BEGIN Records for processing

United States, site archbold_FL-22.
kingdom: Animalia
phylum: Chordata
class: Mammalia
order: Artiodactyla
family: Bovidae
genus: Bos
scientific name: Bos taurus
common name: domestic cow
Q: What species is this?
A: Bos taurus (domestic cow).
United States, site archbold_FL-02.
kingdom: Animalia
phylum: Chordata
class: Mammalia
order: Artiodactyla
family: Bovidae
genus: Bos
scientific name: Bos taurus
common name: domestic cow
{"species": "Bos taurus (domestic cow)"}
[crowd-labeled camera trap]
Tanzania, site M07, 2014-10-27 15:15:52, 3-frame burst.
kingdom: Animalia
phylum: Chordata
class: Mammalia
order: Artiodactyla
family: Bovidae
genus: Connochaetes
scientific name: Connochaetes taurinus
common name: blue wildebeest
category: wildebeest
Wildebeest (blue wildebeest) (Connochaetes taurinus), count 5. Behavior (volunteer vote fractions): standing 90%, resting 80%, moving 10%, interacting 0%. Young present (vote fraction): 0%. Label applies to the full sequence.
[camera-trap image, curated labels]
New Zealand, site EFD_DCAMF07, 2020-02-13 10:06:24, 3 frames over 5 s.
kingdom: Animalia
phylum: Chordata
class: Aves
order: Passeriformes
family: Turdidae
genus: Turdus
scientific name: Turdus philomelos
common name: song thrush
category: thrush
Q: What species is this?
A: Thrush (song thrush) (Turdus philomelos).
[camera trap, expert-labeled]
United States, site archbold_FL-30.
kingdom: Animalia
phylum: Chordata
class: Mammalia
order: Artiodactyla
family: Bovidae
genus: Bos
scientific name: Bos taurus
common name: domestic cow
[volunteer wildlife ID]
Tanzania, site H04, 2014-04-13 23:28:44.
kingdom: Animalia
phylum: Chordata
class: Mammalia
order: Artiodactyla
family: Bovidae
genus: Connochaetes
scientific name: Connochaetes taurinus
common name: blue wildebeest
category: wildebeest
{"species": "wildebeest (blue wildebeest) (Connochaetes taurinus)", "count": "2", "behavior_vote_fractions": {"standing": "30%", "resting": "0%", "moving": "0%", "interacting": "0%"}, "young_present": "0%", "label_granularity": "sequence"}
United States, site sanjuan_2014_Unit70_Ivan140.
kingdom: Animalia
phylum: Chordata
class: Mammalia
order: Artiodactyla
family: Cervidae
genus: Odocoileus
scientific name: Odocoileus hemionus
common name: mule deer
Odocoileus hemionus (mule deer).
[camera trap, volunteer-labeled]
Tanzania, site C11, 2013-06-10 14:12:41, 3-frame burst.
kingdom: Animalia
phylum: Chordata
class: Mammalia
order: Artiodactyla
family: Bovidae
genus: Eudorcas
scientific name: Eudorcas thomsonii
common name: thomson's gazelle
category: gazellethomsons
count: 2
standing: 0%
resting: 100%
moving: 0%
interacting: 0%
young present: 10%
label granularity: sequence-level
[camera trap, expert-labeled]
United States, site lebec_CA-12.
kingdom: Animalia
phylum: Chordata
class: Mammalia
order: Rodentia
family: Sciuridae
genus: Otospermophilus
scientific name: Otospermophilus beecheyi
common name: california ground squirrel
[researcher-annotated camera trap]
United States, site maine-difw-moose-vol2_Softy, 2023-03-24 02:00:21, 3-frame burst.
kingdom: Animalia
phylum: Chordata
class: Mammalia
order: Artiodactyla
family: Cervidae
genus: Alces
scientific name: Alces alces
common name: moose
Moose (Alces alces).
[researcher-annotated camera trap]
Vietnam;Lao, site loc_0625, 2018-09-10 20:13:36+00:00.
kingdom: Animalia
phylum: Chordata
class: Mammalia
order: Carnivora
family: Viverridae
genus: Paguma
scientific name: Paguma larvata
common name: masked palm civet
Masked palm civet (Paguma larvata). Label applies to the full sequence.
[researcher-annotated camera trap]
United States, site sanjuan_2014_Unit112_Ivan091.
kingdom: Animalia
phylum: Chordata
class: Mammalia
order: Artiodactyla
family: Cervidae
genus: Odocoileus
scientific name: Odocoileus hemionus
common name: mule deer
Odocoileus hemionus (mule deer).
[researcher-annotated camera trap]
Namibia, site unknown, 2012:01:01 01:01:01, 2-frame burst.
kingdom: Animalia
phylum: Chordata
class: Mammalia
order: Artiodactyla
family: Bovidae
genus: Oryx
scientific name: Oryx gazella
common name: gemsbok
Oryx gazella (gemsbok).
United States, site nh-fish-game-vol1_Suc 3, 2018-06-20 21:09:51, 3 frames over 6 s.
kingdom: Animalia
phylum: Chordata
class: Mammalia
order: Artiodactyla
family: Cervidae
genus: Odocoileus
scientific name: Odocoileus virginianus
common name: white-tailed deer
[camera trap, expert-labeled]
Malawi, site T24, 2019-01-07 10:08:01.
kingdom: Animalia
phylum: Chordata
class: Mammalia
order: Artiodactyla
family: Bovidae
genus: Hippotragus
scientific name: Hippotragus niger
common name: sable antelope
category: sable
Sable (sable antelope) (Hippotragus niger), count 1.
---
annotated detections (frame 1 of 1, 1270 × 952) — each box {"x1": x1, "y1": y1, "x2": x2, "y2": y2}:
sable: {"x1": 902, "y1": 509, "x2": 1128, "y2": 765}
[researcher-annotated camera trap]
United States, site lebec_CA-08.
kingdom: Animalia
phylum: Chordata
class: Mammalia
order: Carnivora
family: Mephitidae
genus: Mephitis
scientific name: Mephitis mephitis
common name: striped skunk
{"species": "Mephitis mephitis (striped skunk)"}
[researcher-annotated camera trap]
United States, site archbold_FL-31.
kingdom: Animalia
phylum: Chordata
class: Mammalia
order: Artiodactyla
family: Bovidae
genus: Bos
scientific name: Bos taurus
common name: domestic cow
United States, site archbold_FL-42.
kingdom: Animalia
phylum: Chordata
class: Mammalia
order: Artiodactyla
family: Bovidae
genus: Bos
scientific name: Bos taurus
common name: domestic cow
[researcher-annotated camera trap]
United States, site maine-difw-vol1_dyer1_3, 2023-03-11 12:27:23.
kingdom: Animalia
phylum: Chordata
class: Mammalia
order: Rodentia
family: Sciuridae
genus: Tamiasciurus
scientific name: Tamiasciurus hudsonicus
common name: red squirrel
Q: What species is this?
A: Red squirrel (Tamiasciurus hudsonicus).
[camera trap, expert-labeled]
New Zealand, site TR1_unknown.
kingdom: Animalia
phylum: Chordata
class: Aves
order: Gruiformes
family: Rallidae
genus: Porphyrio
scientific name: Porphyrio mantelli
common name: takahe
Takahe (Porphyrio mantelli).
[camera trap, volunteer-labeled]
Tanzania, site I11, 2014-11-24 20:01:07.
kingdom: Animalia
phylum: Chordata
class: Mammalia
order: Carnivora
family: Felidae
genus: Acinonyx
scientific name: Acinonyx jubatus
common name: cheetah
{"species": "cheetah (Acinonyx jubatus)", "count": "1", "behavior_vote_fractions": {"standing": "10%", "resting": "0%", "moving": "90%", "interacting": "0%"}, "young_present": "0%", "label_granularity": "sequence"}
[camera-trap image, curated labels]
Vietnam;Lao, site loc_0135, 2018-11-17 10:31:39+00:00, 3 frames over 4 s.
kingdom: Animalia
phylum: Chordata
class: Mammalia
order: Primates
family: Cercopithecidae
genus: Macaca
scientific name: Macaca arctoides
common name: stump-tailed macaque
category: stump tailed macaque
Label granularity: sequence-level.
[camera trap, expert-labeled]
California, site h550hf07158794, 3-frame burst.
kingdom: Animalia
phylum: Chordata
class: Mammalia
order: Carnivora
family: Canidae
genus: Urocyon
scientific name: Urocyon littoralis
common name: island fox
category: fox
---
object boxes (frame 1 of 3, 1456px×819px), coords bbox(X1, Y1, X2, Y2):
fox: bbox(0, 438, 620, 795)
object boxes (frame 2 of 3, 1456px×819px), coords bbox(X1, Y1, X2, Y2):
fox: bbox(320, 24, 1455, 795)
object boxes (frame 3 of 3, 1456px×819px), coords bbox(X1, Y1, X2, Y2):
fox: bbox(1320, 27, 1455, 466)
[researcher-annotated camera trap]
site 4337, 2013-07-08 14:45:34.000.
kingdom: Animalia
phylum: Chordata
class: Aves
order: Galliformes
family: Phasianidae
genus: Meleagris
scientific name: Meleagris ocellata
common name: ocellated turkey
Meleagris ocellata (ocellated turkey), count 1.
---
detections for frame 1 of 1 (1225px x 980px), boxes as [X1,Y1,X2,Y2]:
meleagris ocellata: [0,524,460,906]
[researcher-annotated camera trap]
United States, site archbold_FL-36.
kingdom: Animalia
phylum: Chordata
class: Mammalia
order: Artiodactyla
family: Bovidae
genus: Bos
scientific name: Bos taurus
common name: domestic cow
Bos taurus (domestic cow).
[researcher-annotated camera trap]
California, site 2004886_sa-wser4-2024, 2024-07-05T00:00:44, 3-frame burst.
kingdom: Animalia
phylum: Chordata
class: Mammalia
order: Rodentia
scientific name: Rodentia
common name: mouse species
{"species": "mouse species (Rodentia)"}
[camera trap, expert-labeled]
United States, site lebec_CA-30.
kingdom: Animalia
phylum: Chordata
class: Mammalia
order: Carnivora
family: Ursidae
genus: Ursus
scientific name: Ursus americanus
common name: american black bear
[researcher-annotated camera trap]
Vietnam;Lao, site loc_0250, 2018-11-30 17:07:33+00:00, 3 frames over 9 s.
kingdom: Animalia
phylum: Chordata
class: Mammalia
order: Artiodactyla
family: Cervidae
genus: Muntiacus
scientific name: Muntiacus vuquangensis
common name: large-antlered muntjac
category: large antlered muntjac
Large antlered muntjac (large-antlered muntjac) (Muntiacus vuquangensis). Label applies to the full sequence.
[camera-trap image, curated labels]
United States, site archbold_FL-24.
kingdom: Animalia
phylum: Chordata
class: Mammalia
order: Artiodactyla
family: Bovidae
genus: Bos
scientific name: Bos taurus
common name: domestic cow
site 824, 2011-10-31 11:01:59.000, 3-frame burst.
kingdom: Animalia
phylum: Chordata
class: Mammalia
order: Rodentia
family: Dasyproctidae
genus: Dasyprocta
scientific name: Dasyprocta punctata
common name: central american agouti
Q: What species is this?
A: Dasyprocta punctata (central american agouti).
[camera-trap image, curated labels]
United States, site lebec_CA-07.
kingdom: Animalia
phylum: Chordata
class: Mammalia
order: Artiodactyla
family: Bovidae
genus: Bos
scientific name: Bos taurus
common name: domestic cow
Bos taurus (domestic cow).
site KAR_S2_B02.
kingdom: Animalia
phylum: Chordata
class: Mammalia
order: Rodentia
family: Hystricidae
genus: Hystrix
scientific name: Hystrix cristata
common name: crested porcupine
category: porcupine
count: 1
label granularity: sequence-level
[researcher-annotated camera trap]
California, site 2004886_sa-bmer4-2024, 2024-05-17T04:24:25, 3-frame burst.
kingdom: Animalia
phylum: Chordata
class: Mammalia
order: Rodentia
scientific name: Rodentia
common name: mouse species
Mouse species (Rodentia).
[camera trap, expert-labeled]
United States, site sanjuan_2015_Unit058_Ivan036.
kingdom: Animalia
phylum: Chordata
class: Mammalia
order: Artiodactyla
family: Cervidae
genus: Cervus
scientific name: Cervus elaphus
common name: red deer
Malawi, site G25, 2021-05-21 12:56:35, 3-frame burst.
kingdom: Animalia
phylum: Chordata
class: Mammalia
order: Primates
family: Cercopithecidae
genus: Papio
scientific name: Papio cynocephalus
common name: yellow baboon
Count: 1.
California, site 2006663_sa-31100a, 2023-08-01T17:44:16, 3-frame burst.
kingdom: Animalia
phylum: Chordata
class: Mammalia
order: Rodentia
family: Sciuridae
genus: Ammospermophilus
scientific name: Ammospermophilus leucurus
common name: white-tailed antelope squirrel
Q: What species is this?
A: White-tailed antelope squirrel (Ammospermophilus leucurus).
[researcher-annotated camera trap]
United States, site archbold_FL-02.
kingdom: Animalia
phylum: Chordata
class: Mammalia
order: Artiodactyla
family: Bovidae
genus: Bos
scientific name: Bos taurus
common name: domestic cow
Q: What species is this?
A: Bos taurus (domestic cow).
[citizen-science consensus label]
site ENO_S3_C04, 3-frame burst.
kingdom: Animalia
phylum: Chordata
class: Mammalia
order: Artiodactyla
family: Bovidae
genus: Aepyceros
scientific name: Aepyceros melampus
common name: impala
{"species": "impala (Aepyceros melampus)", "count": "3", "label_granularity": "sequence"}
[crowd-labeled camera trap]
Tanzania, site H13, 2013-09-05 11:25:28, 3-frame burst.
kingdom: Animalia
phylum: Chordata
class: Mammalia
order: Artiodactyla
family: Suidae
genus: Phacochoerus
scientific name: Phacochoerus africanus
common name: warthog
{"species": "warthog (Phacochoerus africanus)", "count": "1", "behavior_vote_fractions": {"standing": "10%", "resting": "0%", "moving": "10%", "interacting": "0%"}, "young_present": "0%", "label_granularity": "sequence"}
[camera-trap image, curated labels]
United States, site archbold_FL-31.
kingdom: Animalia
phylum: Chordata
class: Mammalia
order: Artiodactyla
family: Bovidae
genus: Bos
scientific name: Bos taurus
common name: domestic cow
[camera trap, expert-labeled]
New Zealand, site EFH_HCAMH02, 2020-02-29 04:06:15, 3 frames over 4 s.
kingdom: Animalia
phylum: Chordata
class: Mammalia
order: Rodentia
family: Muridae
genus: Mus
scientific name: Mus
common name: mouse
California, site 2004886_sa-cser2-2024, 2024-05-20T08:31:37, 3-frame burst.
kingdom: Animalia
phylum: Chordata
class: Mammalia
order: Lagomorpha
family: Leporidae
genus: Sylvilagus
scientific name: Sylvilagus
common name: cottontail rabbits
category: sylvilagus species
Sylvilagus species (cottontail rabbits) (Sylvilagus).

END Records for processing

> _Exercise objective_
Look through the listing and return each line containing the word "melampus".

> _Task response_
scientific name: Aepyceros melampus
{"species": "impala (Aepyceros melampus)", "count": "3", "label_granularity": "sequence"}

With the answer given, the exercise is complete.